OUR RESULTS AND LITERATURE REVIEW
We treated till date a total of a total of 38 patients were treated from June 2006 till June 2017 with at least a follow up of 28 months and were included in this study. The mean age was 24.9+13.2 years, (range: 10-68 years, 20 females). Clinical features included myelopathy in all (5 paraplegic), sphincter involvement (13) and mid back/lower pain (7). The pre-operative American Spinal Injury Association (ASIA) scores were A in 8, B in 13, C in 6, D in 10 and E in 1 patient. Majority had single vertebral involvement (35), however 3 patients multiple level involvement. Six underwent surgery earlier. Of these, 1 underwent alcohol embolization at our hospital in 2012. The mean surgical time was 122+38 min, average blood loss being 260+80 cc. The mean amount of absolute alcohol injected was 14+5.2 cc. Two patients required 20 and 25 cc (case 28 and 22 respectively), both having multiple level hemangiomas. Immediate embolization achieved in all, allowing laminectomy and soft-tissue hemangioma removal easily. One patient had transient neurological deterioration. His power deteriorated to 1/5 in both lower limbs. Immediate CT scan showed pedicle screws in place. He was treated with steroids, and within 2 weeks improved to the pre-operative level. His power improved to near normal at 30 months of follow up. One patient had a transient hypotension during surgery. Following copious irrigation with saline, and watchful waiting, this improved. This however did not have any impact on the final clinical outcome.
All patients improved (sphincters also improved in all too various degrees) at a follow up ranging from 28-103 months (mean 47.6+22.3). Follow-up ASIA scores were E in 28, D in 6, B in 5 and C in 1. All patients showed evidence of bone sclerosis and relief of spinal cord compression on follow-up imaging. The Nurick’s grade were I (35 patients) and II (3 patients) at the last follow up. Five patients presented with paraplegia. Of these, one was is term pregnancy (30 weeks). Two improved to ASIA grade B, 2 to ASIA grade E and 1 to grade D. 13 had sphincter involvement, all improved to extent of becoming continent.
Ethanol in earliest times was used to produce angioinfarction of kidneys for uncontrolled hypertension66. While it is a very effective embolizing agent but has the disadvantage of being highly nectotoxic and can have systemic hemodynamic side effects [56,61,62].

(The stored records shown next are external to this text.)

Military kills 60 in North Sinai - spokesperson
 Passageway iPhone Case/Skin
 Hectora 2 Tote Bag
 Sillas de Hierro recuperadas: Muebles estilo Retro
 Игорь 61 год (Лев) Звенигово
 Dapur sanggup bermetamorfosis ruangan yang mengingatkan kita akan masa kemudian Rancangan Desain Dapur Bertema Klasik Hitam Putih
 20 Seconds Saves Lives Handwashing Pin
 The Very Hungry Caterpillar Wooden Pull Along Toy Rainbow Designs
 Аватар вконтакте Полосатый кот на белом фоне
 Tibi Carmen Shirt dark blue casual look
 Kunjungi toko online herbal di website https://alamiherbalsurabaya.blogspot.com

Pathologically VH are benign lesions of the bone, usually of dysembryogenetic origin or hamartomatous lesions [67-76]. They can be cavernous, capillary or a mixed type [75,77,78]. Arteriovenous shunting is rare and these have only low flow channels [75,77,78]. Such a pathological architecture provides a relatively safe situation for injection of embolizing agents like ethanol as it would prevent rapid shunting and systemic toxicity (if injected slowly). Presence of low flow fistulas in VH also would prevent rapid ‘wash off’ of ethanol, thus allowing its embolizing and sclerosing action to take place locally.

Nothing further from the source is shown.